長期に及んだ同裁判は、1995年にシンプソンへの無罪判決が下されましたが、その後、被害者ロナルド・ゴールドマン氏(シンプソンの元妻二コールさんの友人で、彼女と同時に殺害された)の家族が起こした民事裁判では、逆に有罪判決となりました。シンプソンには、被害者家族へ3,350万ドル(日本円で約40億円)の損害賠償支払いの命令が下されたのです。

しかし刑事裁判での弁護士費用の支払いなどで、すでに財産が底をつきはじめたシンプソン。豪邸の売却などをした後でも、賠償金支払いは完了していないのだそう。

ところがそのシンプソンが昨年、「If I Did It(もし自分がやったなら)」という、「告白」本とも受け取れる書籍をハーパー・コリンズ社から出版するというニュースが流れました。自分が犯人だったら、どのように元妻とゴールドマン氏を殺害したか、それを説明する内容なのだそうですが、自分が犯したかもしれない殺人をネタに、本を書いて金儲けをしようとしているとして、全米から大批判が起こりました。結果として人々から苦情が殺到した同社は出版を取り止め。出版時期に合わせて放送を予定していたシンプソンのTVインタビューも中止されたのです。

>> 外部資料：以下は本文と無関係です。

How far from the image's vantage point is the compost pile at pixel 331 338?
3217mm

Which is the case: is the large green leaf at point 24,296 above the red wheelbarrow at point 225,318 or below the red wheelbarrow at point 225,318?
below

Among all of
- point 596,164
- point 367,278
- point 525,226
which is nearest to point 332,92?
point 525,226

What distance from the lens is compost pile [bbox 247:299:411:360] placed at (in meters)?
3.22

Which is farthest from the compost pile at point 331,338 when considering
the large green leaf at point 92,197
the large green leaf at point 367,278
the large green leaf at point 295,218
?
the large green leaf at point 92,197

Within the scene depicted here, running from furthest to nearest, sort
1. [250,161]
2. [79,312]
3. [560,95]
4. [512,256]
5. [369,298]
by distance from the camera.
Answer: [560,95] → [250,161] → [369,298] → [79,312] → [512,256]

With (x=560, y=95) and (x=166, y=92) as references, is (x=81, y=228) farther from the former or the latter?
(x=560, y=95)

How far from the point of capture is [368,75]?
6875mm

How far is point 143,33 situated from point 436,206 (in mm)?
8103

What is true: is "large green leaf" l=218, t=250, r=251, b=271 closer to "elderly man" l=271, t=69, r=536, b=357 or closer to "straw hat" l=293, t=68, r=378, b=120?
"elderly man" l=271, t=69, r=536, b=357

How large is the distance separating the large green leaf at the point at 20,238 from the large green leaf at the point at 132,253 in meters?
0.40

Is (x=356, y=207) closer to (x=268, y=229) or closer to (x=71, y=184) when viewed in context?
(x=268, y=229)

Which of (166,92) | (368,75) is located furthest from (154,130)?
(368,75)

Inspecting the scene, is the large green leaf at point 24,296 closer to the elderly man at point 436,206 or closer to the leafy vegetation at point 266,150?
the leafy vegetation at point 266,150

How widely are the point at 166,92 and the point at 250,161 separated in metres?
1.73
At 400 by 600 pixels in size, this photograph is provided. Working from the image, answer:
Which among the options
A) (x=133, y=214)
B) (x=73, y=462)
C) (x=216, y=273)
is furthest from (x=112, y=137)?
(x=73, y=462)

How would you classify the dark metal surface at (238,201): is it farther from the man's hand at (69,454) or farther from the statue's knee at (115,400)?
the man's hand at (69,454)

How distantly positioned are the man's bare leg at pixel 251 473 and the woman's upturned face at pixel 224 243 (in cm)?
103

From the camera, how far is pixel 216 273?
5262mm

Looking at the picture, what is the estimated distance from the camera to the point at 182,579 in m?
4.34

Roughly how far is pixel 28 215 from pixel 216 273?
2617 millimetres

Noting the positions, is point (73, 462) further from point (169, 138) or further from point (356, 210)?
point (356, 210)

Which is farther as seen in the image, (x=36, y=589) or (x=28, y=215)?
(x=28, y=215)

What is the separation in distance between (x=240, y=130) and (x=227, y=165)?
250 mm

あれから約1年。今度はそのハーパー・コリンズ社から「Beaufort Books」という企業に販売元が変わり、問題の本が出版されると再度発表されたのです。書店大手の「Barnes & Noble」は当初、この本を店頭に並べることを拒否していました。しかしその後それを撤回。なんでも最初の決定は需要の低さを見込んでのことだったそうですが、その後同社が受けたオンライン注文の状況から、読者からのニーズが高いことを知り、

「市場での需要がある限り、同社では『If I Did It』を提供するのが妥当だと考える」

とポリシーを変更したとのこと。……なんだかなぁ。

もちろん今でもこの出版に対して、強い嫌悪感を感じている人々は少なくありません。亡くなった2人の家族のことを少しでも考えていれば、シンプソンも出版元も、今回の本のことは見合わせていたのではないかと思うのですが……。この辺に彼らと世間とのモラルの差が垣間見れますねぇ。